» Task to carry out: List the lines of the data below as a numbered list, skipping blank lines, for the part that opens with the line containing "Which one of" and closes with the line containing "1.87 meters".

» Extracted data:
+ + + + + + +

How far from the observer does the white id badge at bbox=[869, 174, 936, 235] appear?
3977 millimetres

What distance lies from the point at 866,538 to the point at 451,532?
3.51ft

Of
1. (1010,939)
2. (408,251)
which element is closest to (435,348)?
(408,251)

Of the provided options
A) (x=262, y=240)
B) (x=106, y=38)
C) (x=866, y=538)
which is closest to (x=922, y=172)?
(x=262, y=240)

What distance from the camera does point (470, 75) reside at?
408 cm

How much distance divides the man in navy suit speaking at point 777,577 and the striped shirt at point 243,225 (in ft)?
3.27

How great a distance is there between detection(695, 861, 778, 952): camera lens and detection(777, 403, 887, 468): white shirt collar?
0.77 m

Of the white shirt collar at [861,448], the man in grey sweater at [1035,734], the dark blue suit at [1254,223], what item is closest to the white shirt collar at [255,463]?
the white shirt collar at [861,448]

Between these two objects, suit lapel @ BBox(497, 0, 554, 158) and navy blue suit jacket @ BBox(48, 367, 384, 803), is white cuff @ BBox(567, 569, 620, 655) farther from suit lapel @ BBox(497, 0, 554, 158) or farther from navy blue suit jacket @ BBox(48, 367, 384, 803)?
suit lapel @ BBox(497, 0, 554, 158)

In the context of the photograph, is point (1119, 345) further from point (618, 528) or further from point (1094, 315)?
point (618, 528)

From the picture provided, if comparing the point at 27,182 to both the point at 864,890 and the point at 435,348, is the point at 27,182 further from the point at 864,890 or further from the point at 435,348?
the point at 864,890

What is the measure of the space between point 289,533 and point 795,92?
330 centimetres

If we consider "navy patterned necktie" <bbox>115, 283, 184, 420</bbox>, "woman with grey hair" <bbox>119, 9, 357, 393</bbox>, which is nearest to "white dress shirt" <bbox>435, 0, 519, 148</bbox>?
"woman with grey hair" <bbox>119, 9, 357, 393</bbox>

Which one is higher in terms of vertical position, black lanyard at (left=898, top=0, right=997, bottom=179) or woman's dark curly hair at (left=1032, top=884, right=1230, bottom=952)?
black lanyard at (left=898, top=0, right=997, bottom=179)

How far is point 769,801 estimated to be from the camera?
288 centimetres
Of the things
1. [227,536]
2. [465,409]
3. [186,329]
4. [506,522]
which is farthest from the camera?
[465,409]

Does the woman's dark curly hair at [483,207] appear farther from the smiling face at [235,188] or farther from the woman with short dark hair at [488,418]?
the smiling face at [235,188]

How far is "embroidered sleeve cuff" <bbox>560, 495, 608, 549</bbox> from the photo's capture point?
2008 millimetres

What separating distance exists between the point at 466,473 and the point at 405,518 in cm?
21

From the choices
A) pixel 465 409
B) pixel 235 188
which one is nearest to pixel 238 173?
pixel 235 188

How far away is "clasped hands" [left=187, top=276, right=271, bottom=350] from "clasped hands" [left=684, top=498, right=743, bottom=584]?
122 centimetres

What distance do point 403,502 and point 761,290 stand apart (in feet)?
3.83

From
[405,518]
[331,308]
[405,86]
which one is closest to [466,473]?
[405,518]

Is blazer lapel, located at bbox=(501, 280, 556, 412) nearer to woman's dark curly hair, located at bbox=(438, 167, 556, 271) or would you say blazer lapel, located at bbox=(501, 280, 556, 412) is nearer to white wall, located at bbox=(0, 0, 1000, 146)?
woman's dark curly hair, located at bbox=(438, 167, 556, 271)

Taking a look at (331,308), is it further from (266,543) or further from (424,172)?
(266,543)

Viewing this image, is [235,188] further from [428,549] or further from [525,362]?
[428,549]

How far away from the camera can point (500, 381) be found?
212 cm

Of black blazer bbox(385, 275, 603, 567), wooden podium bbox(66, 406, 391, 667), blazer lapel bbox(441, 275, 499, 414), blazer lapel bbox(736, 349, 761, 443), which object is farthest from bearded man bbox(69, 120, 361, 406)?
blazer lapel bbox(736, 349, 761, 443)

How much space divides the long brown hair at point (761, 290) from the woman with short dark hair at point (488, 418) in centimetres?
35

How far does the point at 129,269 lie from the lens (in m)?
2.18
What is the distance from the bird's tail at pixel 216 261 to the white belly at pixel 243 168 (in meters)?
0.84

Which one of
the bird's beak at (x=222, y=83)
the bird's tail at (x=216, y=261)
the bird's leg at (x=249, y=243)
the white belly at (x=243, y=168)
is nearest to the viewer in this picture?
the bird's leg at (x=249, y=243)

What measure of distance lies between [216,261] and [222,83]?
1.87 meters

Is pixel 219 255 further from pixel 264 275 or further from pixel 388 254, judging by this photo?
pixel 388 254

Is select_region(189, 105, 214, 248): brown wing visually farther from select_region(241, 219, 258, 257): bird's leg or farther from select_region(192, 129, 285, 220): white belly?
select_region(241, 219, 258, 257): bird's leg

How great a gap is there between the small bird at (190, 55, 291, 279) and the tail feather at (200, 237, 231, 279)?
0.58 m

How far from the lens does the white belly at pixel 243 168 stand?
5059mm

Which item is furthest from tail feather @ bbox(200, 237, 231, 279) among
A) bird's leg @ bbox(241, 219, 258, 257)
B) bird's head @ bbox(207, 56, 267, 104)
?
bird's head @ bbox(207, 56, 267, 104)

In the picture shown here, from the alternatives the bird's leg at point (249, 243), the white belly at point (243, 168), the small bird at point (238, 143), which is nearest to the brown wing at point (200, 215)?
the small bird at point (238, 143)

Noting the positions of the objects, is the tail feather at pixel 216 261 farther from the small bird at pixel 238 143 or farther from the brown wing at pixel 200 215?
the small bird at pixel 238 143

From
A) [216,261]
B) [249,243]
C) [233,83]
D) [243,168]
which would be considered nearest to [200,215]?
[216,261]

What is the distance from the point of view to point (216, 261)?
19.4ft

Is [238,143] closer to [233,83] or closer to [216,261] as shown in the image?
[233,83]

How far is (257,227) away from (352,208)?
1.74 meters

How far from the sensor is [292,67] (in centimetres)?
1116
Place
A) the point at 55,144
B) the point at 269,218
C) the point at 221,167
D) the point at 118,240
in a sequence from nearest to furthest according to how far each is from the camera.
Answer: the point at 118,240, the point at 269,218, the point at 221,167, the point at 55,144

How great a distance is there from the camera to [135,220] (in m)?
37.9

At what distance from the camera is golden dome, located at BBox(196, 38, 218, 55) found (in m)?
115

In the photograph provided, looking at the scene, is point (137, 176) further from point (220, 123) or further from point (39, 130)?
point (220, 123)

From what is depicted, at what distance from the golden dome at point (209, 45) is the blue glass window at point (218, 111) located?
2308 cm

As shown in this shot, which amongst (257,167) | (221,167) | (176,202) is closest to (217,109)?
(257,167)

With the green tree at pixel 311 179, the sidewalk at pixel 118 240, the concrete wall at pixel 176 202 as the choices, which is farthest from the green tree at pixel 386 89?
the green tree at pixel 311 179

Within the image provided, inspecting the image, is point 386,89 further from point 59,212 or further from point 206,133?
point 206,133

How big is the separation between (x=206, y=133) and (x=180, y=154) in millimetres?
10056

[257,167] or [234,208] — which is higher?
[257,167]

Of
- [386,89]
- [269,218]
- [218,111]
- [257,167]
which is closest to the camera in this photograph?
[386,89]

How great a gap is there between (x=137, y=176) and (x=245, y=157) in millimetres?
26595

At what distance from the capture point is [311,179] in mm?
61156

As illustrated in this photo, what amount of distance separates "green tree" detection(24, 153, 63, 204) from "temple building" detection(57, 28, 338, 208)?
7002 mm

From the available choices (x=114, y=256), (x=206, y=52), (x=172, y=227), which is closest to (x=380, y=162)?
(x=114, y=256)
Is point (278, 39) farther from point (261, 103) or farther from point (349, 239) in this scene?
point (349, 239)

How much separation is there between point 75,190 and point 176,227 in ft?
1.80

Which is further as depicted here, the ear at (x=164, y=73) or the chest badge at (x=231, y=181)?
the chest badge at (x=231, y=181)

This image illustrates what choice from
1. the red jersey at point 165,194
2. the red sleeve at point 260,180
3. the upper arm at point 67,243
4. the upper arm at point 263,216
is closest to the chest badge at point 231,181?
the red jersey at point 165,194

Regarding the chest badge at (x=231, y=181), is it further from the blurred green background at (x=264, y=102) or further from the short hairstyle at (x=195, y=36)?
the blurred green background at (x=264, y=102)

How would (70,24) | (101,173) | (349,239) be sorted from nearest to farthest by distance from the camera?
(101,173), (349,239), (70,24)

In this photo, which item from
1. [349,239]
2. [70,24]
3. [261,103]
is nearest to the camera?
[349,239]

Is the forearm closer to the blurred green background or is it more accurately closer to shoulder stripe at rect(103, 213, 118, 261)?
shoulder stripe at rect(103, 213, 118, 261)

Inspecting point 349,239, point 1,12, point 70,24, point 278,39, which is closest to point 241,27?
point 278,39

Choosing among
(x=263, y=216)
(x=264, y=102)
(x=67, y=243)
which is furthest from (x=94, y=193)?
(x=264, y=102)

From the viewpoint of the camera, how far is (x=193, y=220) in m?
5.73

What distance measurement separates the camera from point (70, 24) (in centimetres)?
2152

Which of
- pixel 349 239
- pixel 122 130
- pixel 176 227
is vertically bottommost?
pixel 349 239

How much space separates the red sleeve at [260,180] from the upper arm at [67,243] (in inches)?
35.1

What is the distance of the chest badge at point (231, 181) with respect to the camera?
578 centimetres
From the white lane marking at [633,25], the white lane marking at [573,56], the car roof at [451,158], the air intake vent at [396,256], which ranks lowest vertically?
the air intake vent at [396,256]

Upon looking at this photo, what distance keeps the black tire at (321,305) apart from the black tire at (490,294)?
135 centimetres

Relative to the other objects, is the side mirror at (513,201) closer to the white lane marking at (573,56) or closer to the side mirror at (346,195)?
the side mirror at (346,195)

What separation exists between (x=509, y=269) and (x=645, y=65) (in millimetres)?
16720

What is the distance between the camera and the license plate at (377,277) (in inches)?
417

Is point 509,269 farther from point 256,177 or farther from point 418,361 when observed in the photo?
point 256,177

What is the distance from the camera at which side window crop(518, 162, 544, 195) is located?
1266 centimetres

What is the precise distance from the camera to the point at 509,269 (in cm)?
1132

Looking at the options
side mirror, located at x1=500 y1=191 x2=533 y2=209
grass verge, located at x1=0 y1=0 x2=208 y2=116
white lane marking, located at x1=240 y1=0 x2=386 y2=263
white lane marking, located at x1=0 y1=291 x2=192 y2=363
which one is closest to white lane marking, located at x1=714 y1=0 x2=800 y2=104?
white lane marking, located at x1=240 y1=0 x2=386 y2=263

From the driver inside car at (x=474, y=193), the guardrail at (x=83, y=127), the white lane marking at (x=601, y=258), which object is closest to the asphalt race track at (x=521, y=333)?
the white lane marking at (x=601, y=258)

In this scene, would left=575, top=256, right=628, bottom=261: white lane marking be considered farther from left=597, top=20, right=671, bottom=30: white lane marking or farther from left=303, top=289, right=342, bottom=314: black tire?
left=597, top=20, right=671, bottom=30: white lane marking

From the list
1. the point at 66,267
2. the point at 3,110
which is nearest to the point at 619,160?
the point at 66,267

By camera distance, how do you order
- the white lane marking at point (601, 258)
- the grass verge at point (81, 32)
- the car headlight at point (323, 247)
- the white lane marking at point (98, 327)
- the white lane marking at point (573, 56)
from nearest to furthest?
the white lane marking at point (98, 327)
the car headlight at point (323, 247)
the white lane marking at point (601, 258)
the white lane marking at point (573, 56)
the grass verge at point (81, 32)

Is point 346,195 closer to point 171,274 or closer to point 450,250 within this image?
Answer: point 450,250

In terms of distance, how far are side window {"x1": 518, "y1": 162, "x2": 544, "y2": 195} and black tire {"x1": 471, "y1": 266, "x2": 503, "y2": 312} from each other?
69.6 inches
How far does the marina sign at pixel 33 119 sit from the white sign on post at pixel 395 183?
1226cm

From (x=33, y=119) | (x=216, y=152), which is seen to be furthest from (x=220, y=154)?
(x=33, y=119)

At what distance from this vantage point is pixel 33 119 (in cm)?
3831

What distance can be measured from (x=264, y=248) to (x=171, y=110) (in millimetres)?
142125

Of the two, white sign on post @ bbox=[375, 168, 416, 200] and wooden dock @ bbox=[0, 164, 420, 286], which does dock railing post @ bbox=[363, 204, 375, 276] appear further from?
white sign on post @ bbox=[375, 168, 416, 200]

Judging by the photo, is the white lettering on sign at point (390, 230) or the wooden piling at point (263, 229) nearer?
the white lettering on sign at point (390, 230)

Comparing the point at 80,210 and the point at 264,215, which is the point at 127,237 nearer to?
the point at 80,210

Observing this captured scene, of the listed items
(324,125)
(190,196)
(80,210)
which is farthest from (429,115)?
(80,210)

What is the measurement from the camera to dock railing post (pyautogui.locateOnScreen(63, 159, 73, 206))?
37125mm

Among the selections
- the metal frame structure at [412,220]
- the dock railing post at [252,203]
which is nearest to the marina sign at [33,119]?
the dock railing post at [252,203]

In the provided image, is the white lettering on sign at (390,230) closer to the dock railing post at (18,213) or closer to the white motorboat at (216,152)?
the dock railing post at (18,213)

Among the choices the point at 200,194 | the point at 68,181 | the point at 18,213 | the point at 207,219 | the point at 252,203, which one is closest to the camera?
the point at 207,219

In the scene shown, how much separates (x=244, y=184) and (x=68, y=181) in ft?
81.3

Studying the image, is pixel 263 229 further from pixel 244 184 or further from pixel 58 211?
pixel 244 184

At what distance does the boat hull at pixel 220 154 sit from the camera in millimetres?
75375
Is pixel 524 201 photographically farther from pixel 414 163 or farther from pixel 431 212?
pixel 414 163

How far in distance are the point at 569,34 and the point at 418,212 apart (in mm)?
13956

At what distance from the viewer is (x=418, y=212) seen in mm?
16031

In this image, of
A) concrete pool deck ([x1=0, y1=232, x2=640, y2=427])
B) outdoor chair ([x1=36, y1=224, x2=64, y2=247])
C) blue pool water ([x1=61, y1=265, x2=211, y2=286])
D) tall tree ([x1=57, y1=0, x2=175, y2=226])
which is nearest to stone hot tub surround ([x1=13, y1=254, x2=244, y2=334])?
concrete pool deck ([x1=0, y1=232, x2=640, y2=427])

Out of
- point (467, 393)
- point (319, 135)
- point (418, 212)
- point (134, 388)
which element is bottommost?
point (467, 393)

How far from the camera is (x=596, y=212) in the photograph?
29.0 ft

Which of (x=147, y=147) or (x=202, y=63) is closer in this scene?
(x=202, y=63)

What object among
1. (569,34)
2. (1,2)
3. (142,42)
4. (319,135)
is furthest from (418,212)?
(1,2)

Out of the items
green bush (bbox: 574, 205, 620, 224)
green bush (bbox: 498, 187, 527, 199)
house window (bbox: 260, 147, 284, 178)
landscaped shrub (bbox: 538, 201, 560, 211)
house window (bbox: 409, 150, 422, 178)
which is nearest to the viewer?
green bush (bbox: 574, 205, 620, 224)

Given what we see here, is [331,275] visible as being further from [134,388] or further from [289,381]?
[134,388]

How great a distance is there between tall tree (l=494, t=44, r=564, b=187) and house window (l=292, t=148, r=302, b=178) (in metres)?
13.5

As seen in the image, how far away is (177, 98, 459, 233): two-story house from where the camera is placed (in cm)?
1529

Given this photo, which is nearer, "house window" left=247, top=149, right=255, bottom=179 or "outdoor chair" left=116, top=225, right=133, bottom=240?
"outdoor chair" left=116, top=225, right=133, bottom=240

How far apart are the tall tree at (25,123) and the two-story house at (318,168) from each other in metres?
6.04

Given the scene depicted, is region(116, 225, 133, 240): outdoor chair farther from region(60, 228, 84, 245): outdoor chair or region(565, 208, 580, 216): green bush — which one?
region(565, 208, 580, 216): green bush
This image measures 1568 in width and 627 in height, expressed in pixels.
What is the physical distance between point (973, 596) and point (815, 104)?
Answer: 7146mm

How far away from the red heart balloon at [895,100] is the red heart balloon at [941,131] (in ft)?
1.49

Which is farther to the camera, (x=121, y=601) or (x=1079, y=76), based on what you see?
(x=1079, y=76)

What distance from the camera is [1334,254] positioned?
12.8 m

+ + + + + + +

» Written response:
1. Which one of
2. the bird's beak at (x=222, y=83)
3. the bird's tail at (x=216, y=261)
4. the bird's leg at (x=249, y=243)
5. the white belly at (x=243, y=168)
6. is nearest to the viewer in this picture?
7. the bird's leg at (x=249, y=243)
8. What measure of distance lies between [216,261] and [222,83]?
9. 1.87 meters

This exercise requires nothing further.